Life consists of plenty of ups and downs. However, years of inspirational posters have reminded me that in life how I respond matters the most. My life isn’t riddled with obstacles, and this is largely because my parents had to work so hard to make us comfortable. That being said, years of familial heartache has plagued my family all because of a little favoritism. I won’t specify the details of this favoritism for the sake of my parents. Needless to say, those who should love us unconditionally undermine family connection and then blame us for it.
I got a little excited at this blog prompt. Not because I’m a pompous egomaniac riddled with self-adoration, but because I wanted to take some time to be proud of myself.
Back to the family thing. The reason that I’m going to brag a little is because I HAVE adhered to those principles of inspirational posters. I have (in my view) learned how to respond to that favoritism.
Initially I responded with apathy. I would act like they didn’t hurt me. I would act like jabs at my mom’s and dad’s character didn’t affect our family. But I saw their tears. I saw my sister yearn to visit my cousins but be ignored in her requests. While this made the events less important for my well-being, this response was really harmful. I had detached myself so much from the situation that I wasn’t even recognizing value in my family’s feelings.
It wasn’t until a couple months ago that I realized how much I’ve internalized heartache in my upbringing. By staying silent and creating a facade of eternal joy, I was able to distance myself from the issues. But I’ve developed the resolve to cry. I began seeing pain in my mother’s eyes, and I began learning instead of merely observing.

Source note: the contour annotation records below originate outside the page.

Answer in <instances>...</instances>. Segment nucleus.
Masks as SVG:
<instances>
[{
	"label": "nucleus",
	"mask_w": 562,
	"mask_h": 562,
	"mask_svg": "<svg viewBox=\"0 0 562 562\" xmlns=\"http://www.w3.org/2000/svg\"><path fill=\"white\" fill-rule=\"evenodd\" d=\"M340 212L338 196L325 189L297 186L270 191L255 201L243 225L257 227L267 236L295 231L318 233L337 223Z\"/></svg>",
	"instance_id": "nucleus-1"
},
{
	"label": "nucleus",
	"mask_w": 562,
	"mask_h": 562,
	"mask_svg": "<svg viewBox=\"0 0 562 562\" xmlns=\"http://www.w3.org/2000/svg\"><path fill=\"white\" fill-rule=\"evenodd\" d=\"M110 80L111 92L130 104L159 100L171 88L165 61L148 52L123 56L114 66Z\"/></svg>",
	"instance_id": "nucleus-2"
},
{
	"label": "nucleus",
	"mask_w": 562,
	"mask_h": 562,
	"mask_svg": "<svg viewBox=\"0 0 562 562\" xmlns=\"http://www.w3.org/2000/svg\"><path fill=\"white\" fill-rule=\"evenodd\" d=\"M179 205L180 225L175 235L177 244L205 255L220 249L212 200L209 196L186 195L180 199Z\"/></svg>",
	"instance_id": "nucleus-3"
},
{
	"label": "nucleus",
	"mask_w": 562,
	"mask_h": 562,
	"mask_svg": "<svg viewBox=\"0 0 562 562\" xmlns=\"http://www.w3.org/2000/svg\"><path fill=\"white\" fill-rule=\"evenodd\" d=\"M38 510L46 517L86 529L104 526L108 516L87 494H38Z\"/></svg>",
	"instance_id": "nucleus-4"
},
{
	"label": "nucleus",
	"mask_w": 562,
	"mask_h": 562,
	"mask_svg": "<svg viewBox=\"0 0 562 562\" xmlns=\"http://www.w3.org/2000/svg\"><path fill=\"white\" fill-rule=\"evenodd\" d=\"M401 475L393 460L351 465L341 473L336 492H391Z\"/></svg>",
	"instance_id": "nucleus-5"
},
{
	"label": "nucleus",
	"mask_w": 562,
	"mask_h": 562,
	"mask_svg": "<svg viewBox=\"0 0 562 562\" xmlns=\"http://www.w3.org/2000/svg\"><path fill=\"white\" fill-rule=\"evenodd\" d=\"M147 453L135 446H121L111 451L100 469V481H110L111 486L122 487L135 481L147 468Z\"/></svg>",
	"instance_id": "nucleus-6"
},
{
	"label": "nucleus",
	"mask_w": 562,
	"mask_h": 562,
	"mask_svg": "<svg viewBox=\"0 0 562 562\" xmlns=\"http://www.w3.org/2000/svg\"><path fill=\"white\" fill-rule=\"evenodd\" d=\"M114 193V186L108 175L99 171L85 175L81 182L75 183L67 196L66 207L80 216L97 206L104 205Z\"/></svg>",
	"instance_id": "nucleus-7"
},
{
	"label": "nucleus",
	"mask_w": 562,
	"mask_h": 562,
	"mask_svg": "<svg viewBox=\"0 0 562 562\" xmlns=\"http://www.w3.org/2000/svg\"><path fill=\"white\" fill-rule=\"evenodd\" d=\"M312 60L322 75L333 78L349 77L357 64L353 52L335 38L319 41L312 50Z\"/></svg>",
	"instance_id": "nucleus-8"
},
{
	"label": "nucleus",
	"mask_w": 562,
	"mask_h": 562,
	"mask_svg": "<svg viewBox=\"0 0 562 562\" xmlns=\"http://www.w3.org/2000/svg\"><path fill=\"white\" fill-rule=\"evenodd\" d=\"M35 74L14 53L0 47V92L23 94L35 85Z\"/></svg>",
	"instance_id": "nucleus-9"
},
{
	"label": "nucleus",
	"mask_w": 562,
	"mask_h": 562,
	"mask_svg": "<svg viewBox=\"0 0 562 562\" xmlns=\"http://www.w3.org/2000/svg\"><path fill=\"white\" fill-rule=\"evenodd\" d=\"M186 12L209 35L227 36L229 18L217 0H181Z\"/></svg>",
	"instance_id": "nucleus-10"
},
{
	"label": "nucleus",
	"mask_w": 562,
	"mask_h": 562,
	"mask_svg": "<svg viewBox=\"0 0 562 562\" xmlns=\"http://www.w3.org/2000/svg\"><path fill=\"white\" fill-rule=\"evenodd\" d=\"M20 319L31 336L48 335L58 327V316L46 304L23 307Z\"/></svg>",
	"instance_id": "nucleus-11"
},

Crying is often seen as embarrassing, humiliating, and a sign of weakness. But now, I see it differently. It took strength for my sister and mom to yell and cry and see value in their own emotions. And the truth is, we can’t value others’ emotions until we start valuing our own.
I’ve trained myself to cry when something bothers me, and to have the bravery to dig deep and ask myself whether or not I’m happy. That does take resolve. I resolved to stop internalizing and start crying.